In the past five or six years Tofino has had a real resurgence in interest in surfing. It has brough a new crowd and a labour force for the currently mysteriously low (lack of good weather? lack of Fish? ) tourist crowds. One more change for Tofino.

With all this enthusiasm over surfing I thought it was going to be my next big career move. But I find the necessity of a board, wetsuit, car (optional) and crowd (optional) and money for these things too much – for now.

Instead I began to catch some waves in the cold, cold water here after my jogs on the beach.
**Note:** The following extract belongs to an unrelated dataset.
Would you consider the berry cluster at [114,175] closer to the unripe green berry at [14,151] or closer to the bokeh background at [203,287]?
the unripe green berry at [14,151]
I’ve built upa high resistance to the cold and can stay in the water for up to 45 minutes.

Riding sets of waves, walking back and forth in the coolgreen/blue water, arms flapping in a big bird hug for stretch and heat, I wait for the wave. Then as it approaches I jack out straight and flat as if to do a racing dive riding the top of the foam- and then…Ride!

Doing this cold water surf can change my whole day. The wave and the feeling stays with you. I think that’s what I felt at that party that night.
Bodysurfing is this total body rush that seems to be a gigle that the unvierse has to offer. For me its like consciousness surfing.

After a surf I often walk up the road ( Pacific Rim Highway ) to the cemetary. I enter, gentle and true. Rest assured that if Tofino is changing the cemetary isn’t.

The Tofino cemetary is a small patch cut into the forest surrounded by a picket fence.The cemetary gives you easy access to the “inside”( the inlet of the ocean is calm and lake like. At low tide the inlet is a mud flat, which offers up critters and creatures and green islands and green hills in the distance.)
The snowcapped peaks of Strahcona Park (between Campbell River and Gold River) are clear and predominate from here. You can hear the echo of the “outside” surf from here.

I came to the cemetary for the same reasons I surf, I suppose, the silence and the nature. The peace. They say the sea is like a womb.

I set up at the back of the cemetary outside of the perimeter of the fence. I get naked in the hot sun and move between shade and silence, reading and walking amongst the naked and the dead.

Some visitors to a grave marking an early death leave some fresh flowers. A couple of tourists pull up, don’t get out of their car, turn around, and drive away. Maybe I should’ve waved them in.

I feel myself walking up the pathway of the cemetary looking at simple wood or stone markers considering history as I look up over the white picket fence in the dense forest.